IL CASO
ROMA Nelle regioni dei due focolai, Lombardia e Veneto, si è cominciato

Giovedì 27 Febbraio 2020
IL CASO
ROMA Nelle regioni dei due focolai, Lombardia e Veneto, si è cominciato a effettuare i test sul coronavirus in modo indiscriminato, senza limitarsi a coloro che hanno i sintomi. Questo ha causato uno spreco di risorse, perché comunque solo il 4 per cento di chi è stato esaminato è risultato positivo. In altri termini, nel 96 per cento dei casi erano falsi allarmi.
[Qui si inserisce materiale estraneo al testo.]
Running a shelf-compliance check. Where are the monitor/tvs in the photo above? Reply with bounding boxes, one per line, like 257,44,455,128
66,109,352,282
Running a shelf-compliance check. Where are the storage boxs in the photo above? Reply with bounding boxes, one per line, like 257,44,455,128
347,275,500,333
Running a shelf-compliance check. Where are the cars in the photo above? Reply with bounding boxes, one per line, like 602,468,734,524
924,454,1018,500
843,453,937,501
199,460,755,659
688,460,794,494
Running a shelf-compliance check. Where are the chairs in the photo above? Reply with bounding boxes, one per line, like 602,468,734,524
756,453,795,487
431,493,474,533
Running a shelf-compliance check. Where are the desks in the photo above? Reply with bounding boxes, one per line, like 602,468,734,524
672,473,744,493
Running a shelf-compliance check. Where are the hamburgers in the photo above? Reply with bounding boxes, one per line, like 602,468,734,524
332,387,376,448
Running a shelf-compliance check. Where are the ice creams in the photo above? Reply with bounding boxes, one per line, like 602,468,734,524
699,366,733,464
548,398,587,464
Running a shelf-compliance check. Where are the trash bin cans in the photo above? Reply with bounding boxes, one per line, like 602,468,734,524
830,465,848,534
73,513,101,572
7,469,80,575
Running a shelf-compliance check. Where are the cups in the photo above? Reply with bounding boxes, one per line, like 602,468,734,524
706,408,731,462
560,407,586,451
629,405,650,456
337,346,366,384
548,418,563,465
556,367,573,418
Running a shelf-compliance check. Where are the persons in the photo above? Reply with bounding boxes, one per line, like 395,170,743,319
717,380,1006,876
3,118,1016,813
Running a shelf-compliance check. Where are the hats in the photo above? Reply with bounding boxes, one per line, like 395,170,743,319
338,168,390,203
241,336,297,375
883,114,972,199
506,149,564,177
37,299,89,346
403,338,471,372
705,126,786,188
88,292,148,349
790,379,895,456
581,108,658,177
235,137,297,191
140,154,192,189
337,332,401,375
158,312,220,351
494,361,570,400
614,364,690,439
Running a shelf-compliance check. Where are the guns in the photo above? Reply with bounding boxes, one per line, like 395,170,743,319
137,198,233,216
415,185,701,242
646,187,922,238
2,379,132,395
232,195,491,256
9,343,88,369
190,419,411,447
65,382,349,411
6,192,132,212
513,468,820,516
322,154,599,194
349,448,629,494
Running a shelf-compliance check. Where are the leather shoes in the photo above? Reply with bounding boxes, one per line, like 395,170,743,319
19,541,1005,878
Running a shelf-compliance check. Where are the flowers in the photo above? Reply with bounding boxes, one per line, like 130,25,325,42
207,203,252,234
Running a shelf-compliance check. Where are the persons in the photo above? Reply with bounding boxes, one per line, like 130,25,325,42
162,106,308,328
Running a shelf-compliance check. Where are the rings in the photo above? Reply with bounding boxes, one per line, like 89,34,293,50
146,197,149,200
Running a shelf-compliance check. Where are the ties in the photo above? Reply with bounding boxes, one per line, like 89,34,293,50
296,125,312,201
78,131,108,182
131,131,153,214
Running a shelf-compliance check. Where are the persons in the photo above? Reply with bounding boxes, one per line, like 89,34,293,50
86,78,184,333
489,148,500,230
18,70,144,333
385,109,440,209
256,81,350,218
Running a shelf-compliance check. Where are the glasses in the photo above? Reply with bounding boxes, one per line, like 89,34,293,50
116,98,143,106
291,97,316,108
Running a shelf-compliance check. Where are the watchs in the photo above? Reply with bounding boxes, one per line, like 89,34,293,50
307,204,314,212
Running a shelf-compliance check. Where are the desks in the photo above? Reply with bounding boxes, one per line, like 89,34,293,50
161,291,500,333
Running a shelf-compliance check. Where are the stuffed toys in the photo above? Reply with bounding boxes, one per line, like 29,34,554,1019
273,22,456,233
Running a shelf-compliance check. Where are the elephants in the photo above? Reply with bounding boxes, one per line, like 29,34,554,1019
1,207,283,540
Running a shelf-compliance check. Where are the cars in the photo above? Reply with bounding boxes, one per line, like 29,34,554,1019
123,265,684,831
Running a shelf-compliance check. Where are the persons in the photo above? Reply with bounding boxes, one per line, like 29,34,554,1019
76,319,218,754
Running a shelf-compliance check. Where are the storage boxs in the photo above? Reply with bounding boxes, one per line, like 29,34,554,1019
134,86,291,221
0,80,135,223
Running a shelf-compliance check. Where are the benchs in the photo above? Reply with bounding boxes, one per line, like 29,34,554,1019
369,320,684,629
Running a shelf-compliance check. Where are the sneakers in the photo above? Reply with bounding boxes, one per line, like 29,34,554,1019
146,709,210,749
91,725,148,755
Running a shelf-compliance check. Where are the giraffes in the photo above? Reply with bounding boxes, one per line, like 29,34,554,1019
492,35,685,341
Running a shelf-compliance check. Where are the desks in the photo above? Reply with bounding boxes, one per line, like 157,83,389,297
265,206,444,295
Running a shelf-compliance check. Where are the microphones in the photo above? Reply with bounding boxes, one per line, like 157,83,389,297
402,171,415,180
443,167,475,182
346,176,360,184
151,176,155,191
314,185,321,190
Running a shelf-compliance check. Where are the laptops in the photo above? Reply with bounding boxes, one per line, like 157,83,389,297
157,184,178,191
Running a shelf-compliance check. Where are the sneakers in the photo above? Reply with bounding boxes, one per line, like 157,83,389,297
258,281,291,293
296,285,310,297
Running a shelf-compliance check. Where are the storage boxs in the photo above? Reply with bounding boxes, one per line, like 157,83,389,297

Ieri è intervenuto il Consiglio superiore della Sanità che ha messo un punto fermo: i tamponi che rilevano la presenza del Sars-CoV-2 devono essere utilizzati solo per quei pazienti che hanno sintomi come febbre e tosse o per coloro che hanno avuto contatti stretti con persone risultate positive.
LE RAGIONI
Ci sono due ragioni all'origine di questa decisione: è vero che anche gli asintomatici possono essere contagiosi, ma in percentuale molto minore rispetto a chi ha sintomi e dunque, per arginare la diffusione del coronavirus è più utile concentrarsi su quella tipologia di pazienti; inoltre, svolgendo i test in maniera massiccia, si aumenta la possibilità di imbattersi in finti positivi come avvenuto in Piemonte. Gli infettivologi poi spiegano: la risposta che si sta dando in termine di test è imponente, nessun Paese può sostenerla con questi numeri. D'altra parte, in Lombardia, è stata necessaria una prima risposta massiccia, perché c'era il timore di non circoscrivere il focolaio di Codogno. Ormai in Italia, in totale, i tamponi eseguiti sono stati diecimila, ma il 75 per cento sono stati fatti tra Lombardia e Veneto. In particolare, nella regione di Zaia è risultato positivo meno del 2 per cento di coloro che sono stati sottoposti alla verifica. Comprensibile il desiderio di rispondere in modo perentorio all'emergenza di Vo' Euganeo, però resta il fatto che su quasi 5.000 tamponi, 4.900 sono risultati negativi.